Diplomacy and Machiavelli are already established PBeM games, so setting up one of those with a map of Anuire would be pretty easy.

I think combining Machiavelli and Kingmaker in some region of Cerilia would be fun.


Hey - those are good ideas; I'm a big Paradox guy myself, and if you like EUIII, have you tried Crusader Kings? Hold the phone, it's stunning. I put in my application a few months back with the Paradox development team to get the source code for CK & EUII - one of the things I want to do with it is have a BR version of CK. Maybe we can compare notes? And if you liked those, did you ever try the old Sierra-On-Line version of Birthright? It had some great elements, though the AI was pathetic.


I've enjoyed Paradox games since the original EU and Hearts of Iron (which I bought unaware that it was Paradox). Since then I've gotten all those varieties and play EU with Magna Mundi. Since then I've added Victoria and Rome, and the very early version of the Engine based on the Hundred Years War, but never got Crusader Kings.

OK, so now I have Crusader Kings, and have played it a half dozen or so times. The fundamental problem is that it only superficially reflects medieval problems. Mostly because only loyalty is considered for relations with your vassals, instead of a combination of loyalty, friendship, and events. So you do get the sense that big realms are hard to manage because of all the diverse people who need to be kept happy. But why would people with a friendship score of +200 (the maximum) break their vassalage and turn against you just because their loyalty slipped very low, because you are modest and they are proud, and you both are cowards?

• WHAT THE TASK ASKS: Please update the forum discussion from "Diplomacy and Machiavelli" up to and including "AI was pathetic.", replacing "Anuire" with "Khinasi".

• RECORDS SHOWN:
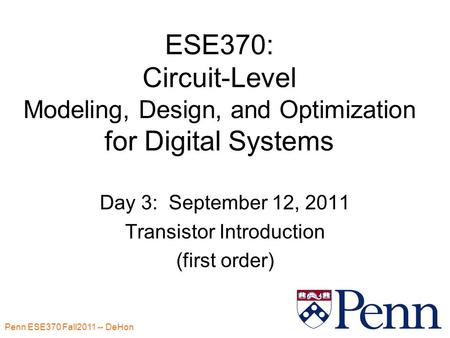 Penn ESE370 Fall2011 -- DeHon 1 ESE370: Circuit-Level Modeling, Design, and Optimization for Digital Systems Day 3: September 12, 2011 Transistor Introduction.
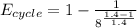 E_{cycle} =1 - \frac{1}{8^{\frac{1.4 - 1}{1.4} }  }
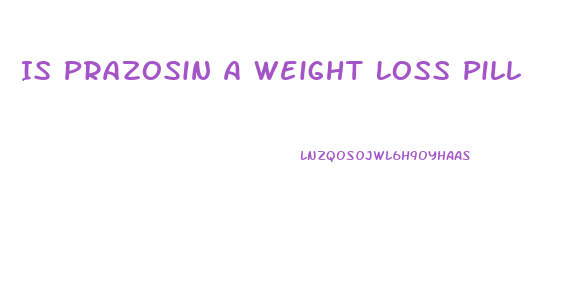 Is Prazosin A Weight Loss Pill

==

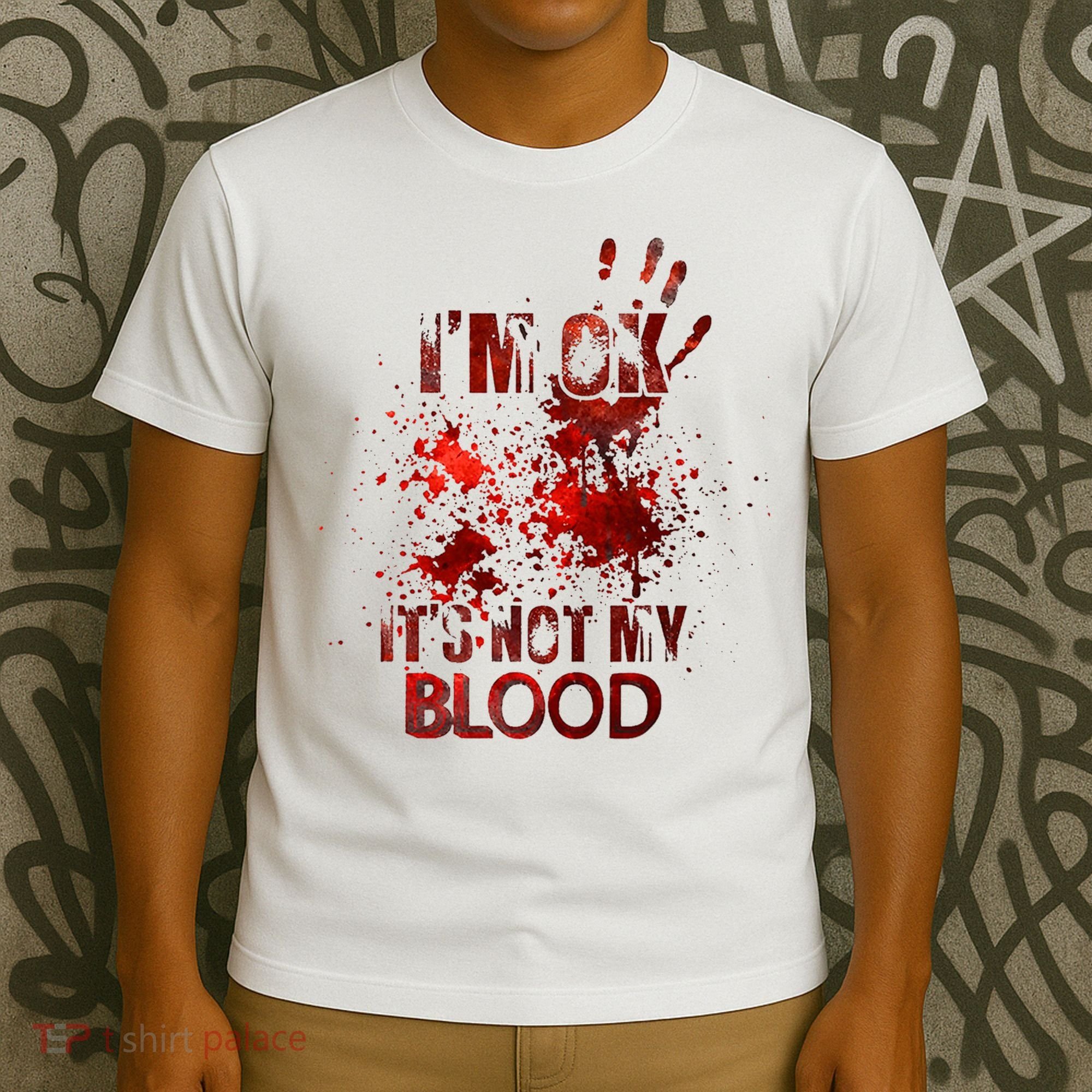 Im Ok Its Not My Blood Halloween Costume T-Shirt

• SOLUTION:
Diplomacy and Machiavelli are already established PBeM games, so setting up one of those with a map of Khinasi would be pretty easy.

I think combining Machiavelli and Kingmaker in some region of Cerilia would be fun.


Hey - those are good ideas; I'm a big Paradox guy myself, and if you like EUIII, have you tried Crusader Kings? Hold the phone, it's stunning. I put in my application a few months back with the Paradox development team to get the source code for CK & EUII - one of the things I want to do with it is have a BR version of CK. Maybe we can compare notes? And if you liked those, did you ever try the old Sierra-On-Line version of Birthright? It had some great elements, though the AI was pathetic.